Procédure devant la Cour :
Le préfet du Gard a relevé appel de ce jugement et par la présente requête, enregistrée le 13 février 2018, a demandé qu'il soit sursis à son exécution.
Il soutient que :
- M. B... n'ayant enregistré sa demande d'asile que le 8 septembre 2017, l'administration n'était pas tenue de lui remettre " la brochure A " avant cette date ;
- ce moyen est sérieux et de nature à justifier outre l'annulation du jugement attaqué le rejet des conclusions aux fins d'annulation accueillies par ce jugement ;
- l'exécution du jugement attaqué risque d'entraîner des conséquences difficilement réparables.

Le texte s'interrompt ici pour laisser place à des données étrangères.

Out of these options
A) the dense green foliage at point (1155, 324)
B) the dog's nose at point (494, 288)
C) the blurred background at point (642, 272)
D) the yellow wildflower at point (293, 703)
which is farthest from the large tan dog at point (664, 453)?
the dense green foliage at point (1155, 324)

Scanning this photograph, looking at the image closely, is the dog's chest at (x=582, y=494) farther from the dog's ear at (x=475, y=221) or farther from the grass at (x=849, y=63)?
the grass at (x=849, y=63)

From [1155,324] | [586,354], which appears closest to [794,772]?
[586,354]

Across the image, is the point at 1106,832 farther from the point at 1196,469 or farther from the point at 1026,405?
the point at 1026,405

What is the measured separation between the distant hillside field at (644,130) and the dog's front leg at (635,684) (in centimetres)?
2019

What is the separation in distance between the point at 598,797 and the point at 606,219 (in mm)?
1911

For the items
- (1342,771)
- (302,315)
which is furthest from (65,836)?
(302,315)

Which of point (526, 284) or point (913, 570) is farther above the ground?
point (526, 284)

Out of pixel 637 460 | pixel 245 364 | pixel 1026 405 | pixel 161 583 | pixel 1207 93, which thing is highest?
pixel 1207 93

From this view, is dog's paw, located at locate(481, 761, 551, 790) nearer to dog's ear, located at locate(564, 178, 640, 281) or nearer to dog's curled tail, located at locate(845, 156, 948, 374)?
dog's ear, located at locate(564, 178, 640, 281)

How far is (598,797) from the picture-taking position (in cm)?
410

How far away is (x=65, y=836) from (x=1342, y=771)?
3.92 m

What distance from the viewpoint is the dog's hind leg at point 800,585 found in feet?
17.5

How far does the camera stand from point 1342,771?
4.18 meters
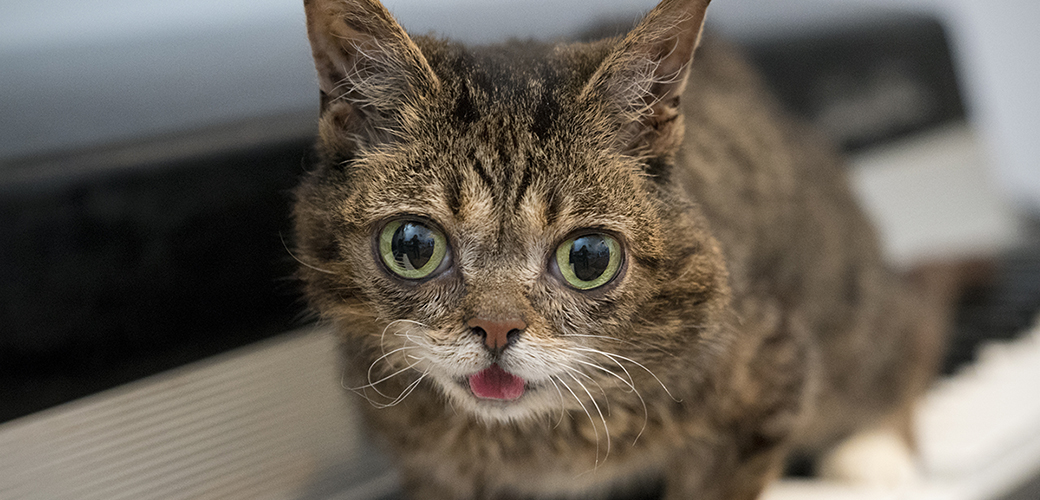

Par un mémoire en défense, enregistré le 6 avril 2018, M. B..., représenté par Maître A..., conclut au rejet de la requête, à ce qu'il soit admis au bénéfice de l'aide juridictionnelle provisoire et à ce que soit mise à la charge de l'Etat la somme de 1 000 euros à verser à son avocat au titre des dispositions des articles 37 de la loi du 10 juillet 1991 et L. 761-1 du code de justice administrative, sous réserve de son désistement du bénéfice de l'aide juridictionnelle.
Il soutient que les moyens soulevés par le préfet du Gard ne sont pas fondés.
Vu les autres pièces du dossier.
Vu :
- le règlement (UE) n° 604/2013 du Parlement européen et du Conseil du 26 juin 2013 établissant les critères et mécanismes de détermination de l'Etat membre responsable de l'examen d'une demande de protection internationale introduite dans l'un des Etats membres par un ressortissant de pays tiers ou un apatride ;
- le code de l'entrée et du séjour des étrangers et du droit d'asile ;
- le code de justice administrative.
Le président de la formation de jugement a dispensé le rapporteur public, sur sa proposition, de prononcer des conclusions à l'audience.
Les parties ont été régulièrement averties du jour de l'audience.
Le rapport de M. Guidal, président, a été entendu au cours de l'audience publique.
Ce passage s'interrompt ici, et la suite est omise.